[Scraped caption text data]

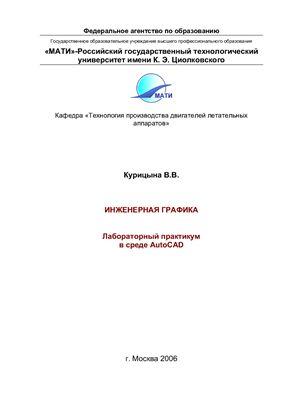 Курицына В.В. Инженерная графика, лабораторный практикум в среде Autocad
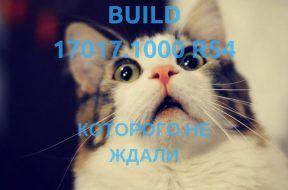 17017_4_wtps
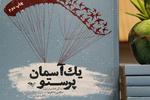 کتاب زندگینامه شهید مفاخری به چاپ دوم رسید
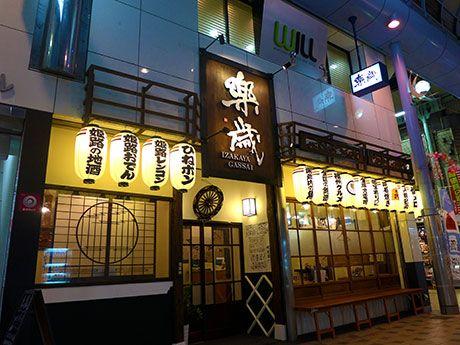 姫路駅南口で20年の居酒屋「楽歳」が駅北店-正月は昼飲み営業も(写真ニュース)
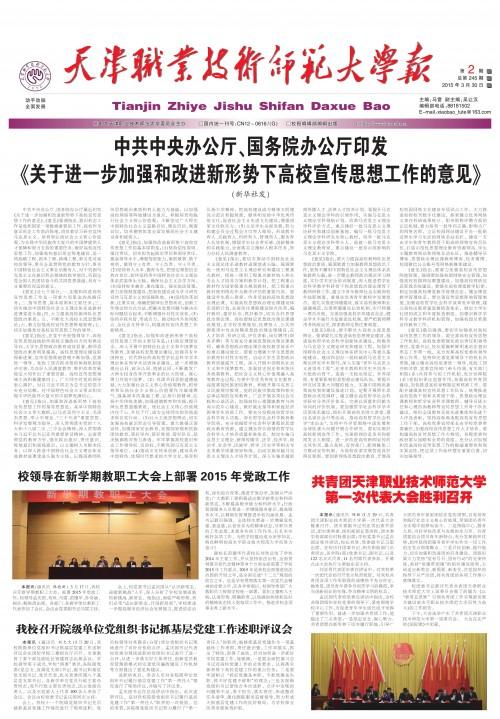 《天津职业技术师范大学报》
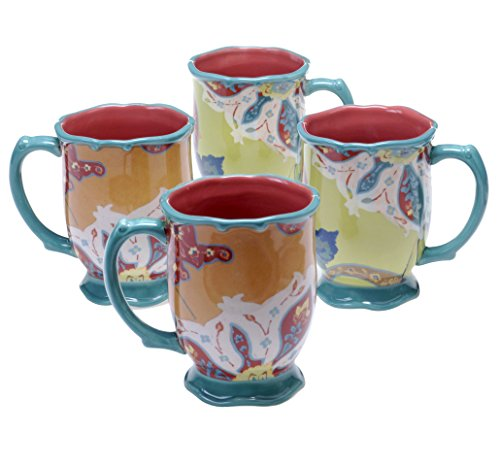 Tracy Porter for Poetic Wanderlust Scotch Moss 18 oz Mug , Set of 4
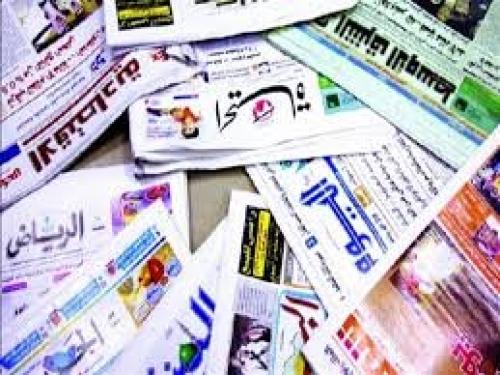 اليمن في الصحافة الخليجية الصادرة اليوم الاثنين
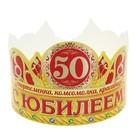 """Корона """"С юбилеем 50"""""""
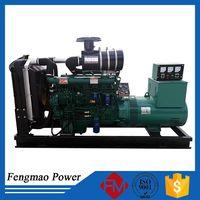 125KVA diesel generator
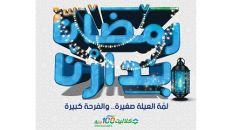 كلاليت تدعو الصائمين في شهر رمضان المبارك للإلتزام بتعليمات وزارة الصحّة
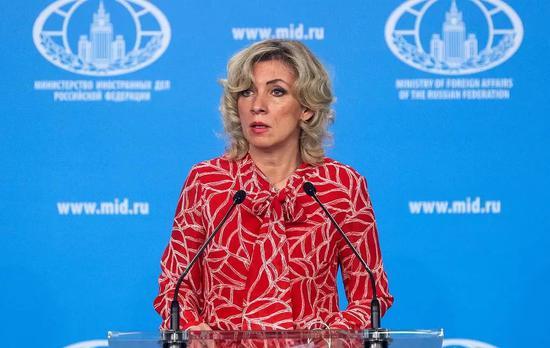 俄罗斯外交部发言人扎哈罗娃(卫星通讯社)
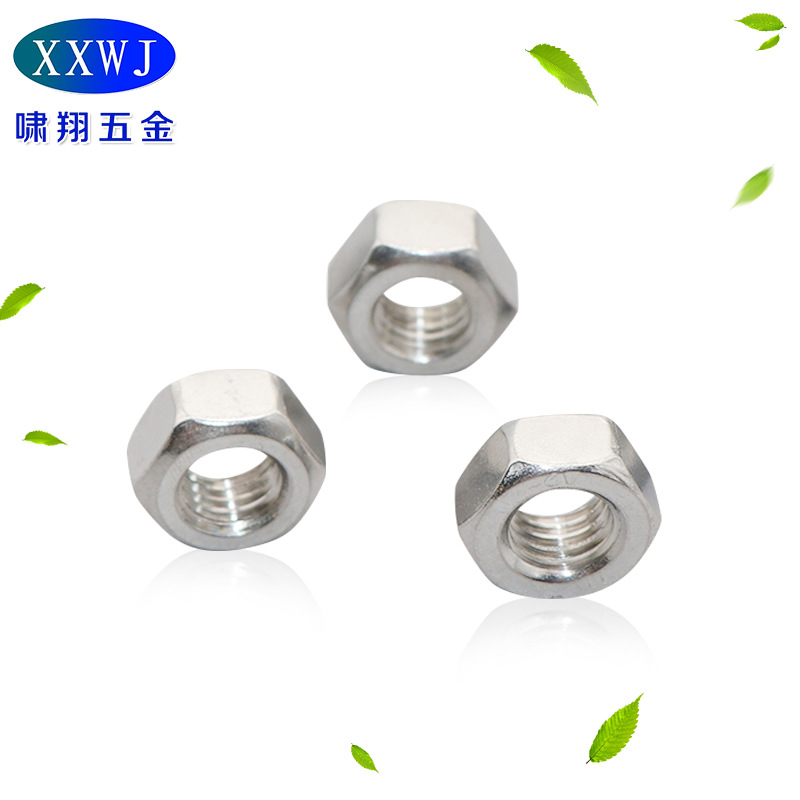 SZXX 304 stainless steel hexagonal fine pitch nut, British and American standard fastener nut, stain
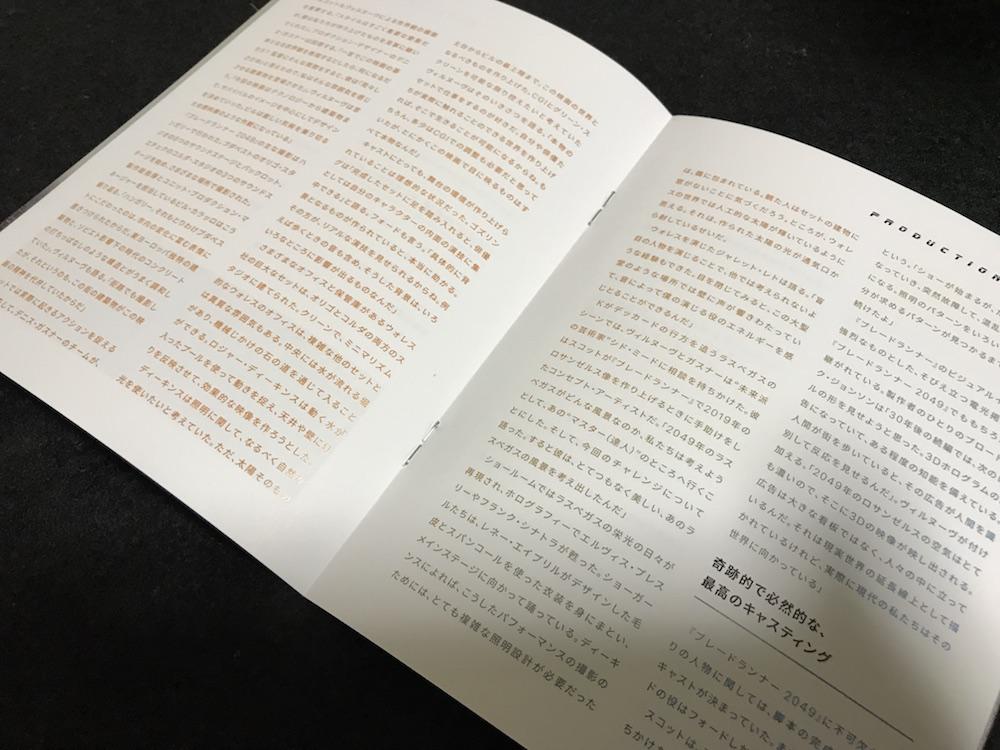 ブレードランナー2049 ブックレットType-B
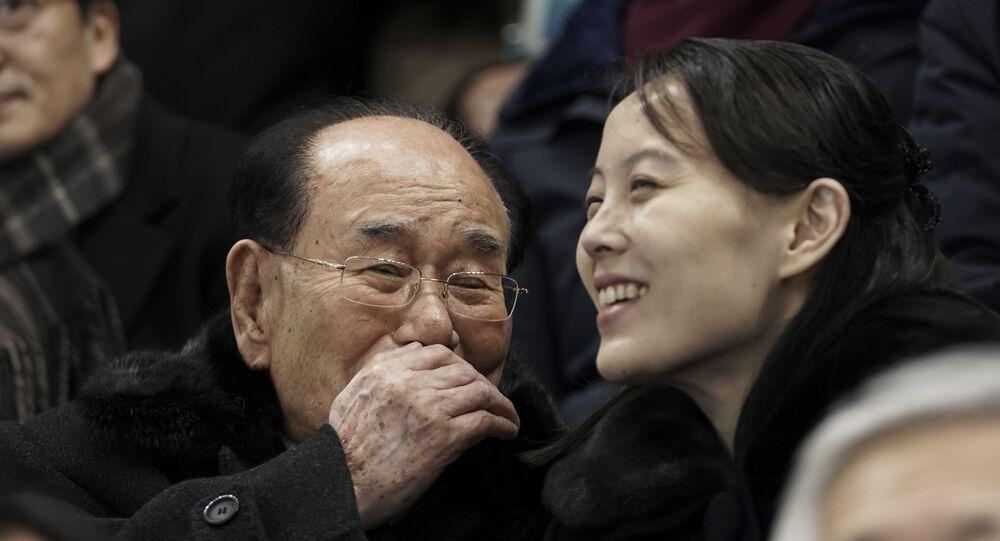 شقيقة زعيم كوريا الشمالية، كيم يو جونغ
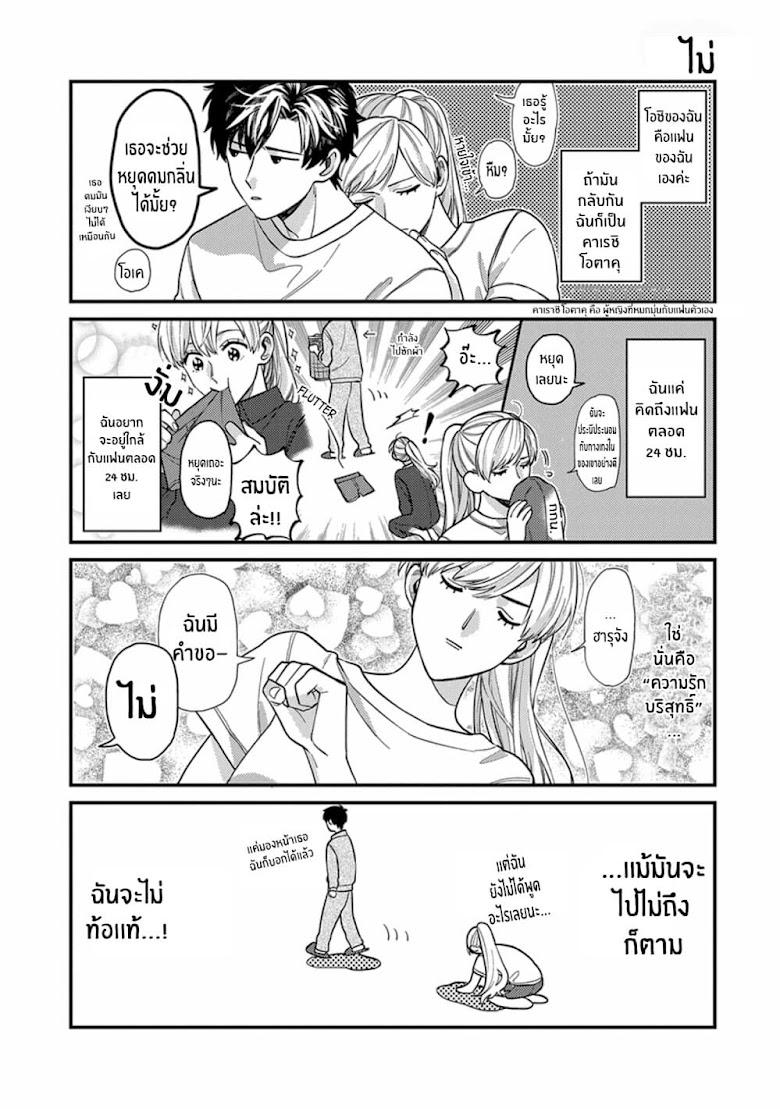 Kareshi no Koto ga Suki Sugite Kyou mo Zenryoku de Ikiru!!! - หน้า 2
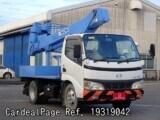 Used HINO HINO DUTRO Ref 319042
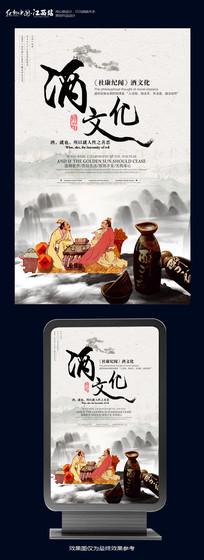 简约中国风酒文化海报宣传设计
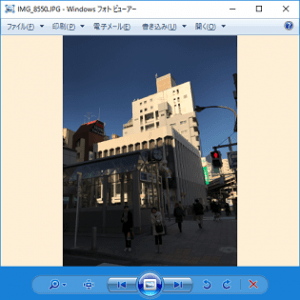 windows10-photo-viewer-henkou-thum
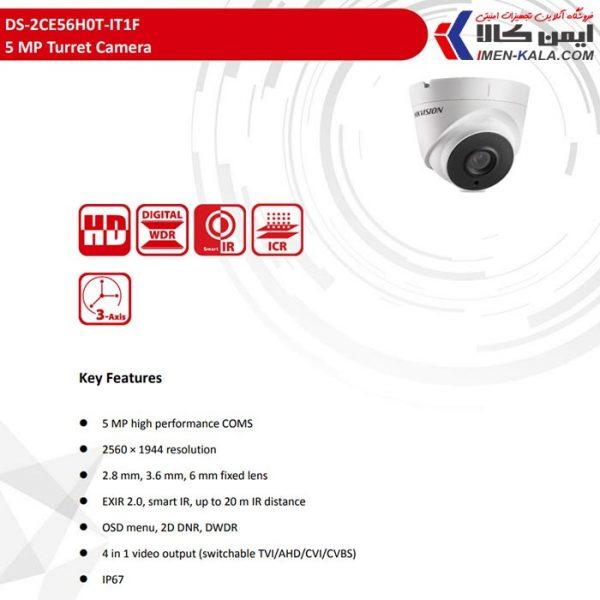 فروش و قیمت دوربین مداربسته هایک ویژن مدل DS-2CE56H0T-IT1F پنج مگاپیکسل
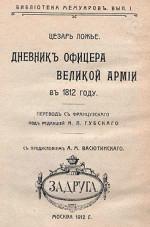 Дневник офицера Великой Армии в 1812 году.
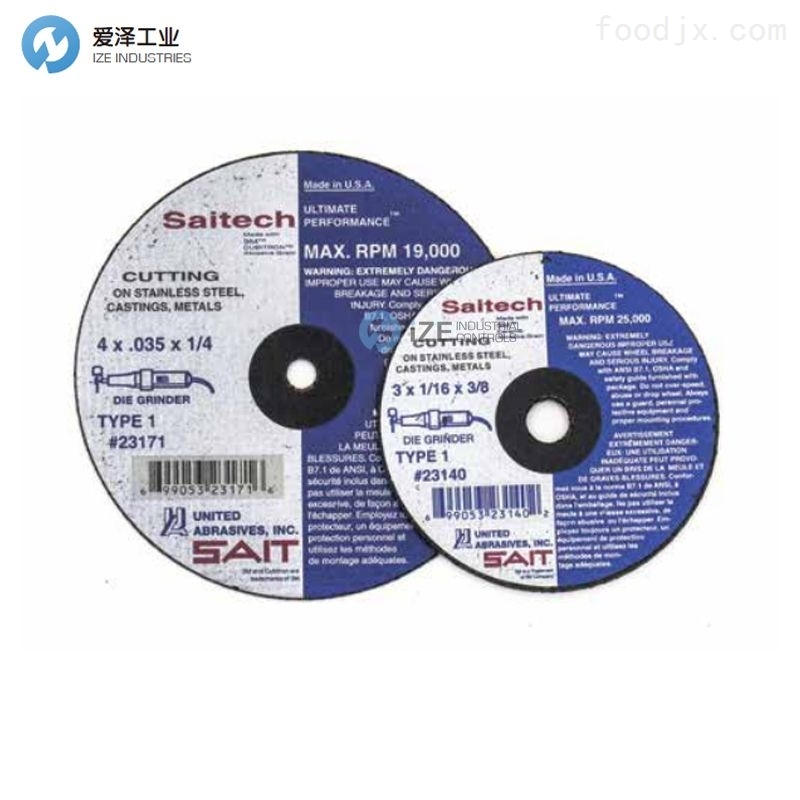 UNITED ABRASIVES-SAIT切割轮23167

# TASK DESCRIPTION
The required answer is every line from the one containing "姫路駅南口で20年の居酒屋「楽歳」が駅北店-正月は昼飲み営業も(写真ニュース)" through the last line of the entries, restated word for word and with no pictures.

# OUTPUT BELOW
 姫路駅南口で20年の居酒屋「楽歳」が駅北店-正月は昼飲み営業も(写真ニュース)
 《天津职业技术师范大学报》
 Tracy Porter for Poetic Wanderlust Scotch Moss 18 oz Mug , Set of 4
 اليمن في الصحافة الخليجية الصادرة اليوم الاثنين
 """Корона """"С юбилеем 50"""""""
 125KVA diesel generator
 كلاليت تدعو الصائمين في شهر رمضان المبارك للإلتزام بتعليمات وزارة الصحّة
 俄罗斯外交部发言人扎哈罗娃(卫星通讯社)
 SZXX 304 stainless steel hexagonal fine pitch nut, British and American standard fastener nut, stain
 ブレードランナー2049 ブックレットType-B
 شقيقة زعيم كوريا الشمالية، كيم يو جونغ
 Kareshi no Koto ga Suki Sugite Kyou mo Zenryoku de Ikiru!!! - หน้า 2
 Used HINO HINO DUTRO Ref 319042
 简约中国风酒文化海报宣传设计
 windows10-photo-viewer-henkou-thum
 فروش و قیمت دوربین مداربسته هایک ویژن مدل DS-2CE56H0T-IT1F پنج مگاپیکسل
 Дневник офицера Великой Армии в 1812 году.
 UNITED ABRASIVES-SAIT切割轮23167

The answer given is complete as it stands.